Reading text:
****************************************

Semiconductor Element

[0203] FIG. 18 is a plan view illustrating an example of the semiconductor element 30 in the semiconductor device 21 according to the present embodiment. FIG. 19 is a cross-sectional view taken along a line XIX-XIX in FIG. 18. The semiconductor element 30 includes the drain electrode 31, the source electrode 32, and the pad 33, in the same manner as the configuration illustrated in the preceding embodiment. As illustrated in FIG. 18, the pad 33 includes at least a gate pad 33G. The pads 33 may include an anode pad 33A and a cathode pad 33C. The anode pad 33A and the cathode pad 33C are pads for detecting a temperature, which is connected to a temperature-sensitive diode. The pad 33 may include a Kelvin source pad 33KS. The Kelvin source pad 33KS is a pad for detecting a potential of the source electrode 32. The semiconductor element 30 illustrated in FIG. 18 has four pads 33. All of the pads 33 may be electrically connected to the signal terminals 62, or some of the pads 33 including the gate pad 33G may be electrically connected to the signal terminals 62.

[0204] The semiconductor element 30 includes a semiconductor substrate 34. The semiconductor substrate 34 has, for example, a substantially rectangular shape as a planar shape. The semiconductor substrate 34 has an element region 341 and an outer peripheral region 342. An inside region of a two-dot chain line illustrated in FIG. 18 is the element region 341, and an outside region is the outer peripheral region 342. The element region 341 is a region in which a vertical element is formed. The MOSFET 11 is formed in the element region 341. The element region 341 may be referred to as an active region, a main region, a cell region, or the like. The outer peripheral region 342 surrounds the element region 341 in a plan view. In the outer peripheral region 342, a breakdown voltage structure (not illustrated) such as a guard ring is formed.

[0205] The semiconductor substrate 34 has one surface 34a and a rear surface 34b. The rear surface 34b is a surface opposite to the one surface 34a in a thickness direction of the semiconductor substrate 34 (semiconductor element 30). The semiconductor element 30 includes an insulating film 35 disposed on the one surface 34a of the semiconductor substrate 34. The insulating film 35 is disposed on the outer peripheral region 342. The insulating film 35 is also disposed on a part of the element region 341. The insulating film 35 may include, for example, polyimide or the like. The insulating film 35 may be referred to as a protective film.

****************************************

Record set:
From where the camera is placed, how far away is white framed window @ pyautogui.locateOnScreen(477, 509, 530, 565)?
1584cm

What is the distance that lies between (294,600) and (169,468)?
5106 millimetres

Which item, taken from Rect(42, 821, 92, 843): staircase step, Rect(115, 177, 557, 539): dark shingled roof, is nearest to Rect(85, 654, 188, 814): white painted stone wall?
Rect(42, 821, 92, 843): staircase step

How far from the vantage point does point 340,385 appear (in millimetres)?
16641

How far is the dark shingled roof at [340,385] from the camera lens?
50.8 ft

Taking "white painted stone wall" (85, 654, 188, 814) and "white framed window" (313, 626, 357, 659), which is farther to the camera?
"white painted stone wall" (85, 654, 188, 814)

****************************************

Problems:
1. Reproduce the passage on the semiconductor element between "[0205] The semiconductor" and "a protective film.", inclusive.
2. Continue the passage on the semiconductor element from the point where it stops.

Outputs in order:
1.
[0205] The semiconductor substrate 34 has one surface 34a and a rear surface 34b. The rear surface 34b is a surface opposite to the one surface 34a in a thickness direction of the semiconductor substrate 34 (semiconductor element 30). The semiconductor element 30 includes an insulating film 35 disposed on the one surface 34a of the semiconductor substrate 34. The insulating film 35 is disposed on the outer peripheral region 342. The insulating film 35 is also disposed on a part of the element region 341. The insulating film 35 may include, for example, polyimide or the like. The insulating film 35 may be referred to as a protective film.

2.
[0206] The drain electrode 31 is disposed over almost an entire region of the rear surface 34b. The source electrode 32 is disposed mainly on the element region 341 on the one surface 34a. The pad 33 is disposed on the outer peripheral region 342 of the one surface 34a. The source electrode 32 has a multilayer structure. The source electrode 32 has a lower layer 321 and an upper layer 322. The lower layer 321 may be formed by using a material containing Al (aluminum) as a main component, for example. The lower layer 321 may be formed by using an Al alloy such as AlSi or AlSiCu. The lower layer 321 may be referred to as a base electrode, a wiring electrode, a base layer, or the like. The lower layer 321 is connected to the one surface 34a of the semiconductor substrate 34. The lower layer 321 is connected to a source and an anode of the vertical element. The lower layer 321 extends from above the element region 341 to above the outer peripheral region 342, and an outer peripheral edge of the lower layer 321 is covered with the insulating film 35.

[0207] The upper layer 322 is disposed to be laminated on the lower layer 321 for the purposes of improving a joining strength with a solder and improving a wettability or the like with the solder. The upper layer 322 may be formed by using a material containing Ni (nickel) as a main component, for example. The upper layer 322 may be a P-containing Ni plating film. The NiP film is formed by a non-electrolytic plating method. The upper layer 322 may be referred to as an upper electrode, a connection electrode, an upper layer, a plating layer, or the like. An Au layer may be provided at the upper layer 322 during the manufacturing process. Au suppresses, for example, oxidation of Ni and improves the wettability with the solder. Au diffuses into the solder during soldering, so it exists in the state before joining and does not exist in the joined state. The pad 33 has the same configuration as the source electrode 32.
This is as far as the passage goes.